We'll also want to verify that the iss and aud (issuer and audience respectively) match what we expect from Cloud Scheduler. The issuer should be https://accounts.google.com and the audience should be the value you supplied during the creation of the job (I use the endpoint the job is calling).

All together this might look something like:

try {
  // ...snip... header validation

  const token = await verifyToken(req.headers.authorization.split(' ')[1])
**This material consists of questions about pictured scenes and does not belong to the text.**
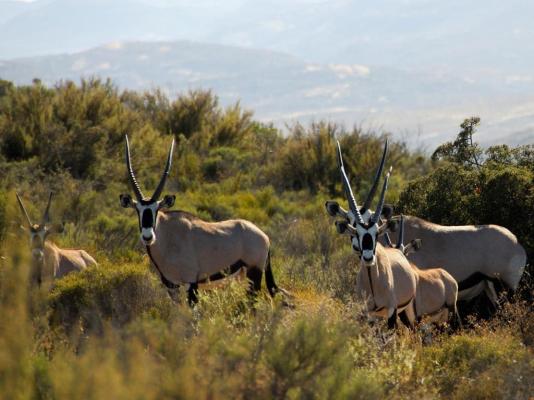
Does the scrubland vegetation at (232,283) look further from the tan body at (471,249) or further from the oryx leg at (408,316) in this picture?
→ the tan body at (471,249)

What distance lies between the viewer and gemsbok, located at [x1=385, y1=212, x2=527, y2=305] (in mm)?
12403

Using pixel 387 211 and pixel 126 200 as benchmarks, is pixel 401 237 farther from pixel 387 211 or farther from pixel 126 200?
pixel 126 200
  if (token.iss !== 'https://accounts.google.com') {
    return res.status(403).send('Invalid issuer')
  }

  if (token.aud !== `https://${req.headers.host}/some/endpoint`) {
    return res.status(403).send('Invalid audience')
  }
} catch (error) {
  return res.status(403).send('Invalid OIDC token')
}

Headers

To finish up with something easy, we can still verify a few more things in the request before continuing with the business logic of the endpoint.

user-agent
x-cloudscheduler

Throw these checks in before attempting verifying the token:

if (req.headers.authorization === undefined) {
  return res.status(403).send('Missing authorization header')
}

if (req.headers['user-agent'] !== 'Google-Cloud-Scheduler') {
  return res.status(403).send('Invalid user agent')
}

if (req.headers['x-cloudscheduler'] !== 'true') {
  return res.status(403).send('Missing header')
}

3. Profit

This flow certainly feels like it could've been documented in a simpler way by the team at Google but at the same time it's likely to be quite an early time for establishing architecture patterns for Cloud Scheduler to Cloud Run flows.

Bonus ramblings

The rewrite of Kaomoji.moe has been a long time coming, it's currently costing me about $12AUD/mo to run which isn't that much but I feel like it isn't worth that much to run such a simple service. Part of the high cost is thanks to the COVID-19 crisis making the aussie dollar tank in value (pre-COVID was around $10-11AUD/mo), but mostly it's due to being run on a single always-on EC2 t2.micro instance in AWS.

The idea is to rewrite it completely (while adding more features) to make use of Cloud Run's low running costs and the arguably far nicer APIs in the @google-cloud/* node modules. "But Cloud Run is 'serverless', what about cold starts?" I hear you ask. Well yeah, it's still a problem that adds too much latency for the Slack API to cope with but the project has grown quite a bit since I originally launched it that I imagine there will be enough users to avoid this cold start issue 🤞.